** BEGIN **

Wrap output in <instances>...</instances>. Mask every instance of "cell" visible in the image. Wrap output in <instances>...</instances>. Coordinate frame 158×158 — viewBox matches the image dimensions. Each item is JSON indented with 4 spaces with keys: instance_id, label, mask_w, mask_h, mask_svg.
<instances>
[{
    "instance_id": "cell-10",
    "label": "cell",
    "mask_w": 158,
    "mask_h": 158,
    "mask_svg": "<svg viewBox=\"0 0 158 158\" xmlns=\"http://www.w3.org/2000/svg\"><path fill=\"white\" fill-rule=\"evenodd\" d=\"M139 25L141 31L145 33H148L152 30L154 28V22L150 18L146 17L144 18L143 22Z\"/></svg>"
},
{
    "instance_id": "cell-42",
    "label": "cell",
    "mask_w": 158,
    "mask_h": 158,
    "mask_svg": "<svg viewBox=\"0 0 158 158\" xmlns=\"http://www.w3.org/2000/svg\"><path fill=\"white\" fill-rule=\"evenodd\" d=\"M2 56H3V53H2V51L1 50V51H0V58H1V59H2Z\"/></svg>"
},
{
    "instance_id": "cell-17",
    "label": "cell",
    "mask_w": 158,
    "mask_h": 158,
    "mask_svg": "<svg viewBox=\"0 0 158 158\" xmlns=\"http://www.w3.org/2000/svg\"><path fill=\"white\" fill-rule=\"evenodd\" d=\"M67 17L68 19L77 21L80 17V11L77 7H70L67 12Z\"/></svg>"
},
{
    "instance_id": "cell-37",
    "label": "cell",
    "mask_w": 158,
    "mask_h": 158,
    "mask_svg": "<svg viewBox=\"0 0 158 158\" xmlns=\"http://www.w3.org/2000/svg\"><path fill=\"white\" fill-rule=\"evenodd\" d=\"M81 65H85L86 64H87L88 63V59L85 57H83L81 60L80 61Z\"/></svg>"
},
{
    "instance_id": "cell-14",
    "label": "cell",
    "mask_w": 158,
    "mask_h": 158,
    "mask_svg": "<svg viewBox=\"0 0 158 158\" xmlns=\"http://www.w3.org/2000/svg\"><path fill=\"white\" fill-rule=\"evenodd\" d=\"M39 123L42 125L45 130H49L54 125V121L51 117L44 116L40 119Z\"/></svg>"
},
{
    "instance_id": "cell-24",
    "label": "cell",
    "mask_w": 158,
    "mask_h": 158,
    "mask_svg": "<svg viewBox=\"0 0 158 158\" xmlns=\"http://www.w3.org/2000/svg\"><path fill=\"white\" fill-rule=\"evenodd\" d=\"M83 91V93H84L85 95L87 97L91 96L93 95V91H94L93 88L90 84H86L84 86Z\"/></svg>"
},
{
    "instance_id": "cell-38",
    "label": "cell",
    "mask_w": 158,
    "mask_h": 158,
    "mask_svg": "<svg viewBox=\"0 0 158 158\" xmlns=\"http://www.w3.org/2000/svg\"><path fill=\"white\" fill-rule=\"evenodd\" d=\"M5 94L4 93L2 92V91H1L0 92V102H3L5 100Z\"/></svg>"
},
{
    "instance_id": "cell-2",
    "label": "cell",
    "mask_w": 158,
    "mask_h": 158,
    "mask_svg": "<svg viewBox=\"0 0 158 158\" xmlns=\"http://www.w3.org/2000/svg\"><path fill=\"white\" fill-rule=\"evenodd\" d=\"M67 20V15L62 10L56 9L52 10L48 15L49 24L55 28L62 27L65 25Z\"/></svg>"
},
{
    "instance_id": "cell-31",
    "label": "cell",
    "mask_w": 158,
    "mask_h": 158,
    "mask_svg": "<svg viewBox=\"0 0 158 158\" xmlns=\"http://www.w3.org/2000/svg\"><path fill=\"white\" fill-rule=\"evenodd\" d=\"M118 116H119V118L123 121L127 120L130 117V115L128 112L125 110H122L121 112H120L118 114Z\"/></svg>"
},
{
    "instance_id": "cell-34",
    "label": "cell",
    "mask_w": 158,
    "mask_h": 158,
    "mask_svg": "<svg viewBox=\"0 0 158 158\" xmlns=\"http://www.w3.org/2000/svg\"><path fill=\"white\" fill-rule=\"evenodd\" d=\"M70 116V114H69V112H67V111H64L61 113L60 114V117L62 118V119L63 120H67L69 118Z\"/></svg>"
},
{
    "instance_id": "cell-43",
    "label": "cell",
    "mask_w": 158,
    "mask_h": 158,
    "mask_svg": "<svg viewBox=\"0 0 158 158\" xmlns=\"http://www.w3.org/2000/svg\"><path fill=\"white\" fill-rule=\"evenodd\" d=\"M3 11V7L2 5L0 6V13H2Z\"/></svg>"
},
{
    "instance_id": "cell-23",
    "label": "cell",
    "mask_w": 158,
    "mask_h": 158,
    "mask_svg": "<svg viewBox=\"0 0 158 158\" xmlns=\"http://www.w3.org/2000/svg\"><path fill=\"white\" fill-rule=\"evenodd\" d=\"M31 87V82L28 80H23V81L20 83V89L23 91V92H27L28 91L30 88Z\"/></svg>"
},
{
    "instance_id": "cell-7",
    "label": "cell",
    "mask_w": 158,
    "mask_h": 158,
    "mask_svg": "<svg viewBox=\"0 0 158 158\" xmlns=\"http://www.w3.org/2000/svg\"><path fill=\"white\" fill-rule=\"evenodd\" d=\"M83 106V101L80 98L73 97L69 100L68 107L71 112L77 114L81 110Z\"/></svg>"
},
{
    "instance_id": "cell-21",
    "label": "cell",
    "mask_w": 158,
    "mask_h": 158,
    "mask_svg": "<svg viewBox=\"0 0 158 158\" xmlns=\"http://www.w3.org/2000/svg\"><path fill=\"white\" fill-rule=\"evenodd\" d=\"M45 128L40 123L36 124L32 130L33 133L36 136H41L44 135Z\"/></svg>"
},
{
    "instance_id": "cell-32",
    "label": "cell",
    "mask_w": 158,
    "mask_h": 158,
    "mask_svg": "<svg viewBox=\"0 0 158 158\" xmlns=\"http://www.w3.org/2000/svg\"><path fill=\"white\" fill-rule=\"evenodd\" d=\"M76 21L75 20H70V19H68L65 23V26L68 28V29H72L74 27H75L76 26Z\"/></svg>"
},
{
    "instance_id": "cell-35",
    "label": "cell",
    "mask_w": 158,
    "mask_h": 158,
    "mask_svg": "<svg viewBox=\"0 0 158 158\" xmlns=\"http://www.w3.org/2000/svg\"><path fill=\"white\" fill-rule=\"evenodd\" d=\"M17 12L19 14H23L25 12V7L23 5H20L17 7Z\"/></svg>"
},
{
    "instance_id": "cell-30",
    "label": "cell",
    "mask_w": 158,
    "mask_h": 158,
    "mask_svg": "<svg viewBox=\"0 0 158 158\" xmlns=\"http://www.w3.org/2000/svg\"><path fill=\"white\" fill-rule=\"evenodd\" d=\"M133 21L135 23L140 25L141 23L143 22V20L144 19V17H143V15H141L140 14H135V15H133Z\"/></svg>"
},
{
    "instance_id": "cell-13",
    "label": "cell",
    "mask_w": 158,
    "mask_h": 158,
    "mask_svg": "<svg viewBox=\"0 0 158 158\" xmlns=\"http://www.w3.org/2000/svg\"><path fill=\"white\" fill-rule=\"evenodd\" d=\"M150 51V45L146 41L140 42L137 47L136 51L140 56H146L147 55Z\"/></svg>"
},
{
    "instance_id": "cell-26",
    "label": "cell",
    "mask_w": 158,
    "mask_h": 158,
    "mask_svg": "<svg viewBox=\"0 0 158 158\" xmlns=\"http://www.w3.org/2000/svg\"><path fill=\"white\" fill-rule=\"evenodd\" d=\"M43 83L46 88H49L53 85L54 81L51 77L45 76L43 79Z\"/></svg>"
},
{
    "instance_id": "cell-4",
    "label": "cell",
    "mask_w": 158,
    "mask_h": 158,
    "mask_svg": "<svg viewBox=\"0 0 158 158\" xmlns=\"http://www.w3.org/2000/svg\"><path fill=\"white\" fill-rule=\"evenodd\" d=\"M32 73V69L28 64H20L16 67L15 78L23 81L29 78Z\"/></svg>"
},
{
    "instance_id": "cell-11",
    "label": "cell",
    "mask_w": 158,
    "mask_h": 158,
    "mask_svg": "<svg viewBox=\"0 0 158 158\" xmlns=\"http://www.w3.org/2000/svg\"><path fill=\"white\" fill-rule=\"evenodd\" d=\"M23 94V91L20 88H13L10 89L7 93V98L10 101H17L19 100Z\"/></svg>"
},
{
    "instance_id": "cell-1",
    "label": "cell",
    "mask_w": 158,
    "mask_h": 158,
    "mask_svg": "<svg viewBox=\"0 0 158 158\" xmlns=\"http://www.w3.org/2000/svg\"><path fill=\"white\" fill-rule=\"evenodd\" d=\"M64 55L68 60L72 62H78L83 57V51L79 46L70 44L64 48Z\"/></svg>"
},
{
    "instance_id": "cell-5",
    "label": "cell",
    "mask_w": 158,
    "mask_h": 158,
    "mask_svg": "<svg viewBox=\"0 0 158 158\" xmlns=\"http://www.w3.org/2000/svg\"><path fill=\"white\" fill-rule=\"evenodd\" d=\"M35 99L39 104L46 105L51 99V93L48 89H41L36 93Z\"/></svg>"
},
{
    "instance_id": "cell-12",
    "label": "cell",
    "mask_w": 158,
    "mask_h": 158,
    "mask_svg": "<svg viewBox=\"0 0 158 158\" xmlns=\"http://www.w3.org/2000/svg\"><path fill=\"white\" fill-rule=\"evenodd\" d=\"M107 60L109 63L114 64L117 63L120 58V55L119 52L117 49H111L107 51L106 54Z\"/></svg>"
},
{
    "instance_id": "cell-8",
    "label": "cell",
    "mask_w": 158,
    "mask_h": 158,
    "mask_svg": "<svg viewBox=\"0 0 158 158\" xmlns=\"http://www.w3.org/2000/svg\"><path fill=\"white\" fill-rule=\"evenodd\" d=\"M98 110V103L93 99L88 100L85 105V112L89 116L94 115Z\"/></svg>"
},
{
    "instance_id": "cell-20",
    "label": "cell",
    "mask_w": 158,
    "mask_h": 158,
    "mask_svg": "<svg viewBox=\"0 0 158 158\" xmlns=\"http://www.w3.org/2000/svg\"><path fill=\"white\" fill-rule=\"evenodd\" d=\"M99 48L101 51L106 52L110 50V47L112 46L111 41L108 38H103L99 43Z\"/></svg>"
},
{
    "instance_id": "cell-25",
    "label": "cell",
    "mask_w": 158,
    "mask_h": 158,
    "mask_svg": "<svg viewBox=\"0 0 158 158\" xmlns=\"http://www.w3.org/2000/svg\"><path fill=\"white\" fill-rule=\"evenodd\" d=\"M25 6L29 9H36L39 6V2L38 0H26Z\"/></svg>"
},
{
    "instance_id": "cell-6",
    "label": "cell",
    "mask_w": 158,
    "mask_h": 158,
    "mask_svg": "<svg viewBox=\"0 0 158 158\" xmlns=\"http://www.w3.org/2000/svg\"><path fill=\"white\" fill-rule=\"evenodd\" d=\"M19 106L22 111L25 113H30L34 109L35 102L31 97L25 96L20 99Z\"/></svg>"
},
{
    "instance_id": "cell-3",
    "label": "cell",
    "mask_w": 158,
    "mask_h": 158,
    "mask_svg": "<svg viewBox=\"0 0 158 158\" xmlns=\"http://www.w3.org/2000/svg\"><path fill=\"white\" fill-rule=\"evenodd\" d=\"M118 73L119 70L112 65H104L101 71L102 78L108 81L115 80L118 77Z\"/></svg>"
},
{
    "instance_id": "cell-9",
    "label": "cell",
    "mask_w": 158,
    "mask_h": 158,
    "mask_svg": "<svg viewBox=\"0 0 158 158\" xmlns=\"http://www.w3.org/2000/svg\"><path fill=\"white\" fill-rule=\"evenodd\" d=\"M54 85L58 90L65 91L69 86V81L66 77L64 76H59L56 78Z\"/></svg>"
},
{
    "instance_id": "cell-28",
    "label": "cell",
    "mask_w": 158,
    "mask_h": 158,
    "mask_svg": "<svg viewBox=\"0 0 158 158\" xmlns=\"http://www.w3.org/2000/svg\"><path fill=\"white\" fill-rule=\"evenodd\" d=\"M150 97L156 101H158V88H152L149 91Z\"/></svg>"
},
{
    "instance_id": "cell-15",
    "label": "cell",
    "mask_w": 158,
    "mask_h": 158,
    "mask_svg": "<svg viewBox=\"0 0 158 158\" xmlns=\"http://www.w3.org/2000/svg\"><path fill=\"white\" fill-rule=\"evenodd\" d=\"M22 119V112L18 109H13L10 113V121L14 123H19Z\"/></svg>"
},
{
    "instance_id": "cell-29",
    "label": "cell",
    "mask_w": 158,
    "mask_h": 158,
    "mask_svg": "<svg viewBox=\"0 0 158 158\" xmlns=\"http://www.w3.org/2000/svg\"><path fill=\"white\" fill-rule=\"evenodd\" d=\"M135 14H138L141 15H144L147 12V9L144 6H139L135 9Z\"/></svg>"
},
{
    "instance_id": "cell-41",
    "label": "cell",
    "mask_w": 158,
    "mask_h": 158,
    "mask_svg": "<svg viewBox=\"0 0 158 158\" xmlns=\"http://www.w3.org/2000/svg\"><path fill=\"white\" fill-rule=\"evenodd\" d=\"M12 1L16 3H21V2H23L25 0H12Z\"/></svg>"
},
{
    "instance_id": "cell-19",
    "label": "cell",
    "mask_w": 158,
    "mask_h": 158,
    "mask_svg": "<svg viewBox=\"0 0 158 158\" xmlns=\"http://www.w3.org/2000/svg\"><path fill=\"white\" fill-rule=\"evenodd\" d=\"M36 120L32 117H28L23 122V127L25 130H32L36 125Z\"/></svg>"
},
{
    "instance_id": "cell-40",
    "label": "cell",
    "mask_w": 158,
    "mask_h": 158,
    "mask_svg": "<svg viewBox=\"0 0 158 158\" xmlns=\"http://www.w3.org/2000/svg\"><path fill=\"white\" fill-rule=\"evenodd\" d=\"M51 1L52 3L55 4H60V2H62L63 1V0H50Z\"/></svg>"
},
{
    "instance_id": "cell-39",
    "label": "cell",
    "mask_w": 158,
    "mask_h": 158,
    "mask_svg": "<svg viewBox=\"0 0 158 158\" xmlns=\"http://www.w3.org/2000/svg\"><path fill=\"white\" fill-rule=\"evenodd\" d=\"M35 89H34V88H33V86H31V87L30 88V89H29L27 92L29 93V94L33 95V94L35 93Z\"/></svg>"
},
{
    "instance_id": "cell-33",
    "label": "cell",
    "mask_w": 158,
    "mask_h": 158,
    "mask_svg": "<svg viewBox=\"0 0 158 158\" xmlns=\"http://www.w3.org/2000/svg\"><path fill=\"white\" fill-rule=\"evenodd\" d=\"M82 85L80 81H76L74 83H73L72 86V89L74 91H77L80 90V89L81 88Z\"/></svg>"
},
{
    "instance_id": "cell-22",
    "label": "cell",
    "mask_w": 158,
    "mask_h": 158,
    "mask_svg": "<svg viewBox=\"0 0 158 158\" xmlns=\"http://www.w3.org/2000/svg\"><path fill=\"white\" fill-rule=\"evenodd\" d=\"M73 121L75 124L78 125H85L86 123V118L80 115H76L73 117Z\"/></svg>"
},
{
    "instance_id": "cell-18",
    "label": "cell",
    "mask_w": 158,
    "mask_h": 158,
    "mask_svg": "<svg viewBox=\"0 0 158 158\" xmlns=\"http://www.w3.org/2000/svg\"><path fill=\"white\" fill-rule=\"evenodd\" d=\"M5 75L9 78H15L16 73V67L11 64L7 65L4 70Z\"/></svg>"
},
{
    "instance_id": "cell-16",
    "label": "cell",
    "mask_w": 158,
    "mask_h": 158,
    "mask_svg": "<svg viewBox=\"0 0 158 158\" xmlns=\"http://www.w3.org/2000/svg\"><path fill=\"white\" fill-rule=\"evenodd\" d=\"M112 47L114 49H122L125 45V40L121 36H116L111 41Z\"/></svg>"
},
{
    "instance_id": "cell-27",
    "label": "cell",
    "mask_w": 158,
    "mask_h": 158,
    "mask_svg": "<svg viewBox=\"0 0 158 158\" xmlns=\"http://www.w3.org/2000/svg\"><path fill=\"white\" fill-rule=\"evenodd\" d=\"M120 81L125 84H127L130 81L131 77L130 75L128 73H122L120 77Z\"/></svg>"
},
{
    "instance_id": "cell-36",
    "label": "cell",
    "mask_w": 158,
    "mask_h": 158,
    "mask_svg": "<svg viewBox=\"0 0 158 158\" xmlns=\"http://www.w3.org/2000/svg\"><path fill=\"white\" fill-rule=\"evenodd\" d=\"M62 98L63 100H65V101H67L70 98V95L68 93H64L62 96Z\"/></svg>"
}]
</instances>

** END **

_GIVEN PROBLEM:_ Report each line above that contains the string "instances", copying every such line in full. Case counts when matching.

_WRITTEN RESPONSE:_
Wrap output in <instances>...</instances>. Mask every instance of "cell" visible in the image. Wrap output in <instances>...</instances>. Coordinate frame 158×158 — viewBox matches the image dimensions. Each item is JSON indented with 4 spaces with keys: instance_id, label, mask_w, mask_h, mask_svg.
<instances>
</instances>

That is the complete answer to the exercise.